The point of all this is how jarring such out-of-place idioms are. Am I the only person to be distracted by such inelegance? Editors and copy-editors are paid to catch sore-thumb, dumb, out-of-place things like this!

Oh, I forgot to mention the part where Zod digs up Jax-Ur’s “Nova Javelins” and reads “Kilroy was here” on the casings. (Just kidding about that one.)

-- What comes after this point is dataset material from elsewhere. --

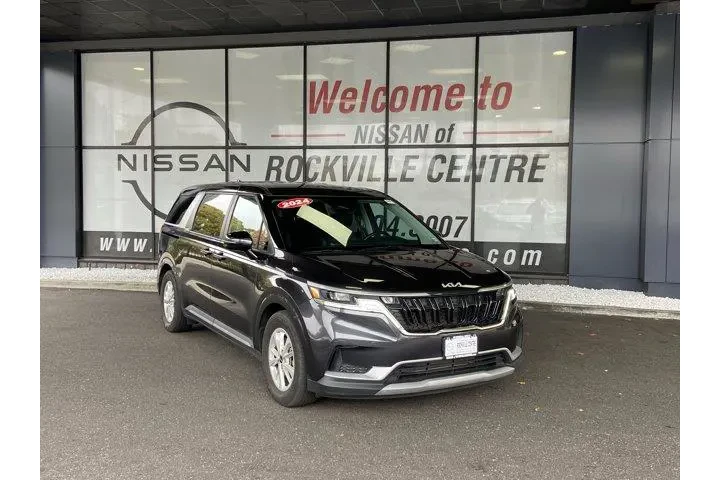 Kia Carnival 2024 LX 4dr Min image 1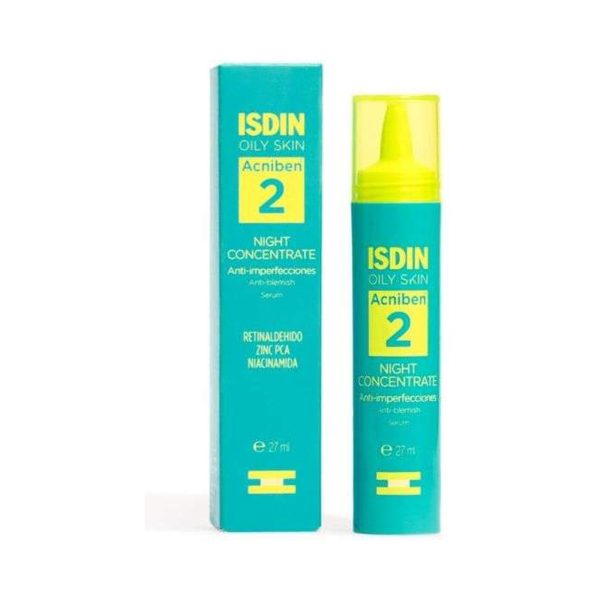 ISDIN Acniben 2 Concentré Nuit – 27 ml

I also take issue with Anderson’s inability to decide which Krypton he’s telling us about. I mean, almost all of the stuff he mentions has its origins in the comics, of course, but he takes a lot of effort to include situations and characters that *could be* characters from the Chris Reeve movies.

Zod = Zod. Aethyr = Ursa. Nam-Ek = Non. That part’s easy. So, we’re following the movies, eh?

Then you have Zor-El being the underground researcher, while Jor-El has his head in the clouds. We’ve got somebody named Jax-Ur who blew up a Kryptonian moon. But it was centuries ago, and the name of the moon isn’t Wegthor (I forget the “new” name).

And the only people in the Phantom Zone are a bunch of political enemies of Zod.

And … and …

I think they call stories like these “Imaginary.”

Because by golly such a mish-mash of indecisive logorrhea certainly shouldn’t be “official.”

Where’s Elliott S! Maggin when you need him? He would’ve done us proud!

Tuesday, November 13, 2007

Another Neat Thing I Have Never Used



At a bookstore somewhere I found these Superman note cards with envelopes.
I guess it'll be no surprise that I've never used them!
They're just sitting around increasing in value (yeah, right!).